▶ [What is needed]
Rewrite the rows from the line that contains "Does pixel 97" through the line that contains "0.78 meters", putting "closer" wherever "nearer" appears and keeping everything else the same.

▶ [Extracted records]
BEGIN
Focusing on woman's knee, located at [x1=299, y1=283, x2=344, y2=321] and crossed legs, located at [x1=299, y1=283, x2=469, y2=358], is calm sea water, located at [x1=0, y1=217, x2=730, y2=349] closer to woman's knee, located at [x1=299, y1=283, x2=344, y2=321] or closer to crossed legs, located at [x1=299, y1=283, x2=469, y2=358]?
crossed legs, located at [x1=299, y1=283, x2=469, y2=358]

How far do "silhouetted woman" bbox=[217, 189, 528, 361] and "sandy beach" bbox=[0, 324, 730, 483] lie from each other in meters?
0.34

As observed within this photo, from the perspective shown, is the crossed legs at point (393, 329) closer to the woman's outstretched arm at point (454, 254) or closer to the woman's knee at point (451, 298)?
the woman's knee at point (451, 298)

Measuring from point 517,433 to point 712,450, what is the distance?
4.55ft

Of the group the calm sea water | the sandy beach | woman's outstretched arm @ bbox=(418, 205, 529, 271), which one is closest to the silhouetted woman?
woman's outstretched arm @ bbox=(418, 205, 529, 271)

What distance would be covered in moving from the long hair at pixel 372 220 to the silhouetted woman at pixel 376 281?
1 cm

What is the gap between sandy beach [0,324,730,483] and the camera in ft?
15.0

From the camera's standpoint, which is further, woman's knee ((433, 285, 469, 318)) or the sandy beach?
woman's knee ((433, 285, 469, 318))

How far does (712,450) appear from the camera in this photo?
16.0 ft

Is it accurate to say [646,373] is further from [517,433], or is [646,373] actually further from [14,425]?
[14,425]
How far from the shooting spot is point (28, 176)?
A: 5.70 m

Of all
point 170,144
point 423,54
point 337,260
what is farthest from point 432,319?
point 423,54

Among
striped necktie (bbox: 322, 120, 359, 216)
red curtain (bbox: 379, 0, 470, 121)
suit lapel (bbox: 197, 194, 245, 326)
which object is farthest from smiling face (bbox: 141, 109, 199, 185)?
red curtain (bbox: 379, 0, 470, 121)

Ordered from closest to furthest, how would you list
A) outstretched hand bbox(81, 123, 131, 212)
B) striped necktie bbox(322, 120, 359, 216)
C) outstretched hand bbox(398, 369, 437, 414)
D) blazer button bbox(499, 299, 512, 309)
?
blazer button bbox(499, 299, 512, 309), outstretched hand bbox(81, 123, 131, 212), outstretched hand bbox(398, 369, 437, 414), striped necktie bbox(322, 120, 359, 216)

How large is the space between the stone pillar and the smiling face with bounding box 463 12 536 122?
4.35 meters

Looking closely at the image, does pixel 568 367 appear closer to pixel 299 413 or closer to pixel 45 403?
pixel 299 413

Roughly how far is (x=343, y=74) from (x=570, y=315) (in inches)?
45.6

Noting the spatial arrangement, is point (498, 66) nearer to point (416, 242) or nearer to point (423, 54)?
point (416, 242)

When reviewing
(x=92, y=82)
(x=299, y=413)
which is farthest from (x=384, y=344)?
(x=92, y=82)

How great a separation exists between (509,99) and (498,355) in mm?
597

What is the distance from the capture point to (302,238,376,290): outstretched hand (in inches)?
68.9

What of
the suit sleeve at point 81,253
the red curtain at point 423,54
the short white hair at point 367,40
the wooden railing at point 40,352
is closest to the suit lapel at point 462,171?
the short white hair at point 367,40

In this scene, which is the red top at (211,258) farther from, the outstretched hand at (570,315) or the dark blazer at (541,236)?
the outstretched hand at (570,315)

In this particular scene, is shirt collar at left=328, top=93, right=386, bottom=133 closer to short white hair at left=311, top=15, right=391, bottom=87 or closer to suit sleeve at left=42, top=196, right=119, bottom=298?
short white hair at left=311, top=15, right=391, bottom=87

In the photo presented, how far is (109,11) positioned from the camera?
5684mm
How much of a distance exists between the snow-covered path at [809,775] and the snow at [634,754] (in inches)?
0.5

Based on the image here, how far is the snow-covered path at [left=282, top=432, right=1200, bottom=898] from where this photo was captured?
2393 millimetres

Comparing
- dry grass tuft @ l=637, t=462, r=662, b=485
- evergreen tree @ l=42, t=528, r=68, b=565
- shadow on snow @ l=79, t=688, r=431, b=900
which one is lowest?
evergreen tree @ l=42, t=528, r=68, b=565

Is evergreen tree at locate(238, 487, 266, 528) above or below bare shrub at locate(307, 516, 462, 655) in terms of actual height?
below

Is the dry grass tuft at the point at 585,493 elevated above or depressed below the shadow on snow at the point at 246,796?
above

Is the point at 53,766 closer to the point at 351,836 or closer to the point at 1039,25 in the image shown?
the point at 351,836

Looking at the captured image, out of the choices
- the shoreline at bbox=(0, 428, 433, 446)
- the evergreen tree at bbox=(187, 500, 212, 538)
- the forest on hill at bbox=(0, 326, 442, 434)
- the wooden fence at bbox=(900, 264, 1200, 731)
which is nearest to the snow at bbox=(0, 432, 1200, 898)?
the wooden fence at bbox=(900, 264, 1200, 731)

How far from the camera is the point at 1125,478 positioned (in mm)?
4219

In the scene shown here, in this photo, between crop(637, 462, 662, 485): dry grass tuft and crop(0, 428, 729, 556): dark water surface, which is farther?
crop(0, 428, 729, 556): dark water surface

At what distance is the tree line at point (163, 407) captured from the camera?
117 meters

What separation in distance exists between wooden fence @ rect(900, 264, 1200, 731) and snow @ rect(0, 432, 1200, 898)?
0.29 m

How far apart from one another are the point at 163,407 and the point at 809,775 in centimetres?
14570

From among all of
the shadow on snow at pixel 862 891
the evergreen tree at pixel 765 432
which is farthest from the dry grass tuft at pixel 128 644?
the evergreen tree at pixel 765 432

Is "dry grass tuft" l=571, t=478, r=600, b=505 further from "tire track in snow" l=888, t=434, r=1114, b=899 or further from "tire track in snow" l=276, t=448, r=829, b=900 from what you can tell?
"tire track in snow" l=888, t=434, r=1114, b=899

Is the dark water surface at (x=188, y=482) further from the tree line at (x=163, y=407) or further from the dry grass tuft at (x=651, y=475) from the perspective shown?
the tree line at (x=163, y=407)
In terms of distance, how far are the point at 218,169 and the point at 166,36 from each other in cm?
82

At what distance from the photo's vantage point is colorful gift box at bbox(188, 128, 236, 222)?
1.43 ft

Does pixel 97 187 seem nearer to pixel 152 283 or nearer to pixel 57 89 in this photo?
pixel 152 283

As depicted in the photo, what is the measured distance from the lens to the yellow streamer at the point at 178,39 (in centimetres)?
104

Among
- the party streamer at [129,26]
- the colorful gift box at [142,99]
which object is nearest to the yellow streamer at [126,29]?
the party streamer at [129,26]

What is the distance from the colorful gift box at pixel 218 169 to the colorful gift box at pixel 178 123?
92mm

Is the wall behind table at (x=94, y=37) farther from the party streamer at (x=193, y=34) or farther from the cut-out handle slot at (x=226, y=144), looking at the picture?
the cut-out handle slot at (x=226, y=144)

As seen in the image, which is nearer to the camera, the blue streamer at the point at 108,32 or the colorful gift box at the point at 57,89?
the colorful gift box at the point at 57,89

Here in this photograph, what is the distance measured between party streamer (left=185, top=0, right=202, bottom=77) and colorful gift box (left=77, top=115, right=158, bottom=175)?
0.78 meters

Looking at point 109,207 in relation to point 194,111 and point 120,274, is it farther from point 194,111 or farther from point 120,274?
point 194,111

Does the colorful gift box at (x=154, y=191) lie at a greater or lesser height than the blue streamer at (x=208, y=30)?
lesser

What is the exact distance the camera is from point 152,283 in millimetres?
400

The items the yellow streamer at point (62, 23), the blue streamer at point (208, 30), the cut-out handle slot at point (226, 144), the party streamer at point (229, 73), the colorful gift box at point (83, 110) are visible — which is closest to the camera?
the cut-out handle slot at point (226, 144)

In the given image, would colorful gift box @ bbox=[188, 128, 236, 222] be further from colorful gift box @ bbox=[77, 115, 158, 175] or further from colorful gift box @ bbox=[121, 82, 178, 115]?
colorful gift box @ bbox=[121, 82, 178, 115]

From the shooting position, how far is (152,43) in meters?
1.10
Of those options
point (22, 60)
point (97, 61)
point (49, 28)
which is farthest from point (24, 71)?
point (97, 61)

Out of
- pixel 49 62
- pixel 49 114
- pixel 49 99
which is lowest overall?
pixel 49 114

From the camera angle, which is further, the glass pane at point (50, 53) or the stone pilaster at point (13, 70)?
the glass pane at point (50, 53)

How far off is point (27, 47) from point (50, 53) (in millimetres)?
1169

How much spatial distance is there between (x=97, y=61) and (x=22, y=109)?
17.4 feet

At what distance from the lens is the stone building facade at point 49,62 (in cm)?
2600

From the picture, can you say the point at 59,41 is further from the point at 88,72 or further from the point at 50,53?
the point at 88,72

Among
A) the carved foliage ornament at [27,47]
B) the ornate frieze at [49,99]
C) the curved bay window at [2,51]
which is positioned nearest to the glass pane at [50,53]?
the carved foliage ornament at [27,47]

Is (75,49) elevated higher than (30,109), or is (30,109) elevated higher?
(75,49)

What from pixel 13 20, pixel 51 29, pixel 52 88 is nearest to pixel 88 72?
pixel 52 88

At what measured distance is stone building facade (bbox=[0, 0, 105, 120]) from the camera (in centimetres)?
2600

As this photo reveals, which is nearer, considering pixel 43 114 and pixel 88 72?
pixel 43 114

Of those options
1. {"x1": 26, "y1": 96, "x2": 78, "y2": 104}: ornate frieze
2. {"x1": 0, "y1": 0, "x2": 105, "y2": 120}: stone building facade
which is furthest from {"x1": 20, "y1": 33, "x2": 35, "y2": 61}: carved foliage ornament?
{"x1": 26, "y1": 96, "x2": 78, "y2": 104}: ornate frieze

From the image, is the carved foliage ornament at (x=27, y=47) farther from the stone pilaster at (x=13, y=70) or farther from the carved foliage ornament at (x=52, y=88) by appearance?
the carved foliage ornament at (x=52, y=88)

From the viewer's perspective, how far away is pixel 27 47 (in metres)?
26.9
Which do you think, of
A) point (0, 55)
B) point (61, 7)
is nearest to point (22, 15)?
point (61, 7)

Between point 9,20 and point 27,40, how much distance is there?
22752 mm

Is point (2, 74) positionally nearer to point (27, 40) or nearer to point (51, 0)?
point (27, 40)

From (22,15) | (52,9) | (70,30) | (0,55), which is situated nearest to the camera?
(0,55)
END
▶ [Task response]
Does pixel 97 187 seem closer to pixel 152 283 or closer to pixel 57 89 in this photo?
pixel 152 283

As depicted in the photo, what is the measured distance from the lens to the yellow streamer at the point at 178,39 (in centimetres)?
104

Among
- the party streamer at [129,26]
- the colorful gift box at [142,99]
which object is nearest to the yellow streamer at [126,29]?
the party streamer at [129,26]

What is the distance from the colorful gift box at pixel 218 169 to the colorful gift box at pixel 178 123?
92mm

Is the wall behind table at (x=94, y=37) farther from the party streamer at (x=193, y=34) or farther from the cut-out handle slot at (x=226, y=144), looking at the picture?
the cut-out handle slot at (x=226, y=144)

As seen in the image, which is closer to the camera, the blue streamer at the point at 108,32 or the colorful gift box at the point at 57,89?
the colorful gift box at the point at 57,89

Here in this photograph, what is the distance measured between party streamer (left=185, top=0, right=202, bottom=77) and colorful gift box (left=77, top=115, right=158, bottom=175)?
0.78 meters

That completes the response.